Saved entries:
[Start of Attachment]

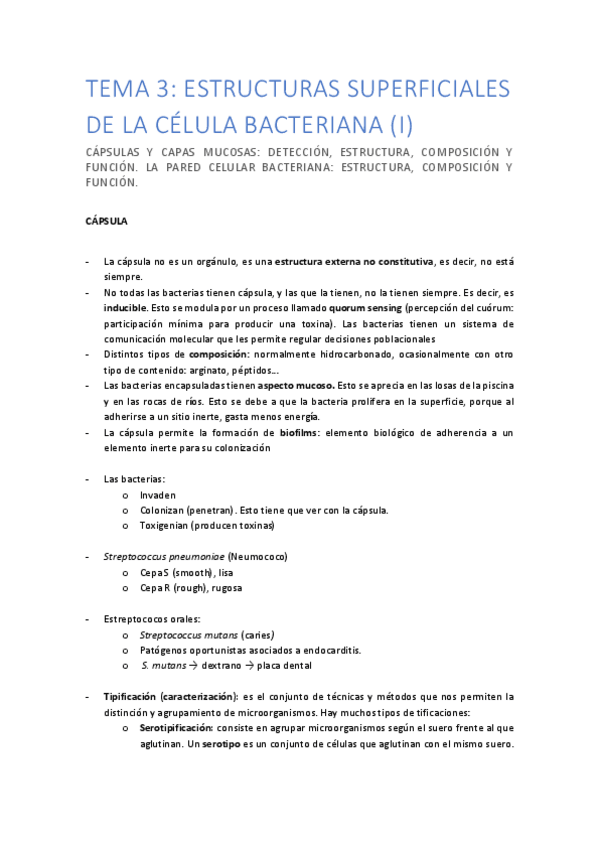 TEMA 3: ESTRUCTURAS SUPERFICIALES DE LA CÉLULA BACTERIANA (I)

CÁPSULAS Y CAPAS MUCOSAS: DETECCIÓN, ESTRUCTURA, COMPOSICIÓN Y FUNCIÓN. LA PARED CELULAR BACTERIANA: ESTRUCTURA, COMPOSICIÓN Y FUNCIÓN.

CÁPSULA

- La cápsula no es un orgánulo, es una estructura externa no constitutiva, es decir, no está siempre.
- No todas las bacterias tienen cápsula, y las que la tienen, no la tienen siempre. Es decir, es inducible. Esto se modula por un proceso llamado quorum sensing (percepción del cuórum: participación mínima para producir una toxina). Las bacterias tienen un sistema de comunicación molecular que les permite regular decisiones poblacionales
- Distintos tipos de composición: normalmente hidrocarbonado, ocasionalmente con otro tipo de contenido: arginato, péptidos…
- Las bacterias encapsuladas tienen aspecto mucoso. Esto se aprecia en las losas de la piscina y en las rocas de ríos. Esto se debe a que la bacteria prolifera en la superficie, porque al adherirse a un sitio inerte, gasta menos energía.
- La cápsula permite la formación de biofilms: elemento biológico de adherencia a un elemento inerte para su colonización

- Las bacterias:
o Invaden
o Colonizan (penetran). Esto tiene que ver con la cápsula.
o Toxigenian (producen toxinas)

- Streptococcus pneumoniae (Neumococo)
o Cepa S (smooth), lisa
o Cepa R (rough), rugosa

- Estreptococos orales:
o Streptococcus mutans (caries)
o Patógenos oportunistas asociados a endocarditis.
o S. mutans → dextrano → placa dental

- Tipificación (caracterización): es el conjunto de técnicas y métodos que nos permiten la distinción y agrupamiento de microorganismos. Hay muchos tipos de tificaciones:
o Serotipificación: consiste en agrupar microorganismos según el suero frente al que aglutinan. Un serotipo es un conjunto de células que aglutinan con el mismo suero.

[End of Attachment]

## EXERCISE
Scan the records for the string "Esto". Copy each line in which it appears.

## ANSWER SPACE
- No todas las bacterias tienen cápsula, y las que la tienen, no la tienen siempre. Es decir, es inducible. Esto se modula por un proceso llamado quorum sensing (percepción del cuórum: participación mínima para producir una toxina). Las bacterias tienen un sistema de comunicación molecular que les permite regular decisiones poblacionales
- Las bacterias encapsuladas tienen aspecto mucoso. Esto se aprecia en las losas de la piscina y en las rocas de ríos. Esto se debe a que la bacteria prolifera en la superficie, porque al adherirse a un sitio inerte, gasta menos energía.
o Colonizan (penetran). Esto tiene que ver con la cápsula.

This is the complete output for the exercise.